* begin RECORDED DATA *

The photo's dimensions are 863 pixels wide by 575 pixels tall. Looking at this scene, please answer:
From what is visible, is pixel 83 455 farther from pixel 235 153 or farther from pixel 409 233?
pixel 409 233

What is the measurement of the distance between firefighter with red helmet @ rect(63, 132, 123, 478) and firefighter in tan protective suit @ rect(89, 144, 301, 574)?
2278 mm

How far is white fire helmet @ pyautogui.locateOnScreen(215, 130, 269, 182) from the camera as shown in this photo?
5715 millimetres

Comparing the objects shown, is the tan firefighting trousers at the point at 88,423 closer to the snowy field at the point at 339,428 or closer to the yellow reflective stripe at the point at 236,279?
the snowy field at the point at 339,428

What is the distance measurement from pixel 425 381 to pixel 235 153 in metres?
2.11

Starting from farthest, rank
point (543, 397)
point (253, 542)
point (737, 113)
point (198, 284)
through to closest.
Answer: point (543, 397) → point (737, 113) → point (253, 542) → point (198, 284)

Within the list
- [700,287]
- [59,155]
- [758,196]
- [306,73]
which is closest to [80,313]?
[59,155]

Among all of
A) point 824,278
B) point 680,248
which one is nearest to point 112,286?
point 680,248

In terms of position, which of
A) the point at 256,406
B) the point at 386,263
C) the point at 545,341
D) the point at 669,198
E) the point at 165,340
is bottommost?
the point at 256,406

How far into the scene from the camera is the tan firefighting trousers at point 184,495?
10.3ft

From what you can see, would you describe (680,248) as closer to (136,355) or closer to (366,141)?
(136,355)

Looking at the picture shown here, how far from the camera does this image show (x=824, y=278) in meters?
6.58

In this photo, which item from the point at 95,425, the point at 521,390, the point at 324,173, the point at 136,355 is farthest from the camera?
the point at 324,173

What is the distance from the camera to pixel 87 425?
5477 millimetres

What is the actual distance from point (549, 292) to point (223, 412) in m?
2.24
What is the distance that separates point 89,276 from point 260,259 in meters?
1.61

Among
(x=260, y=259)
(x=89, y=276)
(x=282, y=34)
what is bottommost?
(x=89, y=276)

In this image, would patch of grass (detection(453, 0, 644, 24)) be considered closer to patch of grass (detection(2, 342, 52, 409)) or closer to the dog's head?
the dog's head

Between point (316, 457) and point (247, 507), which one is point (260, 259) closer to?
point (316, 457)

* end RECORDED DATA *

**DIRECTIONS**:
Edit the records above so that every "patch of grass" becomes "grassy patch", keeping everything else the same.

**WORKED SOLUTION**:
The photo's dimensions are 863 pixels wide by 575 pixels tall. Looking at this scene, please answer:
From what is visible, is pixel 83 455 farther from pixel 235 153 or farther from pixel 409 233?
pixel 409 233

What is the measurement of the distance between firefighter with red helmet @ rect(63, 132, 123, 478) and firefighter in tan protective suit @ rect(89, 144, 301, 574)?
2278 mm

How far is white fire helmet @ pyautogui.locateOnScreen(215, 130, 269, 182) from the camera as shown in this photo?
5715 millimetres

Comparing the objects shown, is the tan firefighting trousers at the point at 88,423 closer to the snowy field at the point at 339,428 or closer to the yellow reflective stripe at the point at 236,279?
the snowy field at the point at 339,428

What is the distance measurement from pixel 425 381 to pixel 235 153 in metres?
2.11

Starting from farthest, rank
point (543, 397)
point (253, 542)
point (737, 113)
point (198, 284)
through to closest.
Answer: point (543, 397) → point (737, 113) → point (253, 542) → point (198, 284)

Within the list
- [700,287]
- [59,155]
- [758,196]
- [306,73]
which is closest to [80,313]?
[59,155]

Among all of
A) point 824,278
B) point 680,248
which one is nearest to point 112,286?
point 680,248

In terms of position, which of
A) the point at 256,406
B) the point at 386,263
C) the point at 545,341
D) the point at 669,198
E) the point at 165,340
is bottommost?
the point at 256,406

How far into the scene from the camera is the tan firefighting trousers at point 184,495?
10.3ft

From what you can see, would you describe (680,248) as closer to (136,355) or closer to (366,141)?
(136,355)

Looking at the picture shown here, how far from the camera does this image show (x=824, y=278) in meters?
6.58

In this photo, which item from the point at 95,425, the point at 521,390, the point at 324,173, the point at 136,355 is farthest from the camera?
the point at 324,173

What is the distance from the camera to pixel 87 425?
5477 millimetres

What is the actual distance from point (549, 292) to point (223, 412) in m?
2.24
What is the distance that separates point 89,276 from point 260,259 in meters?
1.61

Among
(x=260, y=259)
(x=89, y=276)
(x=282, y=34)
what is bottommost?
(x=89, y=276)

In this image, would grassy patch (detection(453, 0, 644, 24)) be considered closer to grassy patch (detection(2, 342, 52, 409)) or closer to the dog's head?
the dog's head

Between point (316, 457) and point (247, 507), which one is point (260, 259) closer to?
point (316, 457)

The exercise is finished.